Heather Clark, The Grief of Influence

Clark, Heather. The Grief of Influence: Sylvia Plath and Ted Hughes. Oxford University Press: 2011.

In a BBC interview, Hughes claims that he and Plath have “a single, shared mind,” a “Telepathic union” that constitutes a “source of a great deal” in his poetry, “but then emphasizes that when they happen to write about the same subject, they always approach it differently” (1).

In Hughes letters, he admits that “Sylvia & I plundered each other merrily,” and claims to have “designed prototypes, which she put into full Germanic production” (qtd here 3).

Plath and Hughes fall right into Bloom’s anxiety of influence. “Plath’s ‘Black Rook in Rainy Weather,’ for instance, might be termed an ‘inspired misreading’ of Hughes’s ‘The Hawk in the Rain,’ while ‘Lady Lazarus’ is a more willful, parodic revision of several Hughes poems. Hughes’s ‘View of a Pig’ is, by his own admission, a gentle critique of Plath’s ‘Sow,’ but his latter poems in Birthday  Letters challenge Plath’s inheritance” (10).

Critics have taken for granted that Hughes is in the “strong” poet in the Plath-Hughes dialectic

Hughes believed in Plath’s poetry, but feared becoming her: the domestic and its stifling confines terrified him (48)

The White Goddess became “talismanic” for Hughes, and he wrote in his letters that it was “the chief holy book of my poetic conscience… in particular, I suppose, what really interested me were those supernatural women.

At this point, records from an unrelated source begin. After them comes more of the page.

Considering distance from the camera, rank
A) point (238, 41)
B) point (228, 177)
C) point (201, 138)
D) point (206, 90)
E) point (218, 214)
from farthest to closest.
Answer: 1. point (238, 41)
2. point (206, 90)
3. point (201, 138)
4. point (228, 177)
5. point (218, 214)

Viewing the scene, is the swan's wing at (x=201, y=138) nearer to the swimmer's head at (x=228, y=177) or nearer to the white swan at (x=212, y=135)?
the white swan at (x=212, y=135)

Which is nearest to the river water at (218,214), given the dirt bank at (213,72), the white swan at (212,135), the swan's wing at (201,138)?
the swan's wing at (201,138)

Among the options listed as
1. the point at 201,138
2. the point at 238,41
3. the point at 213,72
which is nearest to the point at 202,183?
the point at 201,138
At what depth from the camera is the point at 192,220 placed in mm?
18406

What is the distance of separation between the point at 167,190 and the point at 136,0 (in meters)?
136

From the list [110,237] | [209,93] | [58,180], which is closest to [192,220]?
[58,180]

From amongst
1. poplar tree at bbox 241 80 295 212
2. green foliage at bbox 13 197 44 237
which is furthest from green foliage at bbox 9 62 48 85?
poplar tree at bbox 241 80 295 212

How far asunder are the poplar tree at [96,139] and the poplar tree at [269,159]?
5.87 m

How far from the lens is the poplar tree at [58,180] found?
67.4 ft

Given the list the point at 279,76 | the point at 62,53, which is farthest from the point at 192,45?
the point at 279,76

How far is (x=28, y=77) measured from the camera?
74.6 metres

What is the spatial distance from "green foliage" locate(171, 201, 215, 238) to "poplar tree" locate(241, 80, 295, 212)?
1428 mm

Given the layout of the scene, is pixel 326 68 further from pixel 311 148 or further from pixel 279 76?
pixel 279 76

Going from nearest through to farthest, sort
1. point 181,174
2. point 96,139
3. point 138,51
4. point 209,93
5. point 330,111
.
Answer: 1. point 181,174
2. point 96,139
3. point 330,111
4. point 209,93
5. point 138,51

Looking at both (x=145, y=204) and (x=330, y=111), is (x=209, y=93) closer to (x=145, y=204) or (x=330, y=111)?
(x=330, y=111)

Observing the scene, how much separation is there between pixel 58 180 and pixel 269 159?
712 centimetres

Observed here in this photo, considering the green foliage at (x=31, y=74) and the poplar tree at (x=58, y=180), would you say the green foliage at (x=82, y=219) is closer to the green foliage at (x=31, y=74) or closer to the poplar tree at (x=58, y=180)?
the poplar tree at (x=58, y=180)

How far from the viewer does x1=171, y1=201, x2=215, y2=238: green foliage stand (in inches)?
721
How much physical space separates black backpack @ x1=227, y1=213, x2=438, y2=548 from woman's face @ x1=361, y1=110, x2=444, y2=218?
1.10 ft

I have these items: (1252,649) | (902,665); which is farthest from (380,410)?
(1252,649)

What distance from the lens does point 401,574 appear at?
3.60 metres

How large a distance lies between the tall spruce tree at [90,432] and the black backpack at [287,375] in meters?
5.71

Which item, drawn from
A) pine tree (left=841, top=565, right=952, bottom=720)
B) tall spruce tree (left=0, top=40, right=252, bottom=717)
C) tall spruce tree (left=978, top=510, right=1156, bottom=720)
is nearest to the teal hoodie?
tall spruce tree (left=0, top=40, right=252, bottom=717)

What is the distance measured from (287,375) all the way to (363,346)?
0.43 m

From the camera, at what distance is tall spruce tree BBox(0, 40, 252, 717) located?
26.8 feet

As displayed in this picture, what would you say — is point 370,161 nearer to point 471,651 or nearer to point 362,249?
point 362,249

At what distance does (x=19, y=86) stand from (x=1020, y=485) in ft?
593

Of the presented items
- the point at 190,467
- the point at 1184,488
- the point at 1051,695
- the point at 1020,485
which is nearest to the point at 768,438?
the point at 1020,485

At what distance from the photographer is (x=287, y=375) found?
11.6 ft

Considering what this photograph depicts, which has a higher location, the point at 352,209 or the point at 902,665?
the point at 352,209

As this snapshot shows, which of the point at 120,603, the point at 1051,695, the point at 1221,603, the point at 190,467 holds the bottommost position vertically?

Especially the underworld women” (qtd here 59).

“Plath was destined to become, for Hughes, the human embodiment of the White Goddess – a role she was happy to play for some time, but which she eventually saw as both reductive and repressive” (61).

“Hughes’s nature poems are really war poems in disguise; we might also think of his war poems as marriage poems in disguise” (65).

His Letters show that he was aware of Graves’s warning “that one cannot serve Goddess and wife at the same time” (qtd here 65)

Clark argues that Ariel constitutes “a caricature of Hughes’s poetic femme fatales,” which is, necessarily, a caricature of the Goddess. “She looked to his poems now to mock, to impersonate, to emasculate, to argue, and to flaunt a parodic version of her obedient self” (131).

We should be careful reading this as a liberatory move, however; “her dangerous, predatory women are not voices of self-assertion, but self-annihilation” (134).

Hughes’s Crow “is often engaged in a battle to break free from the great mother, or what D.H. Lawrence termed the ‘Mater Magna’ in Women in  Love” (193).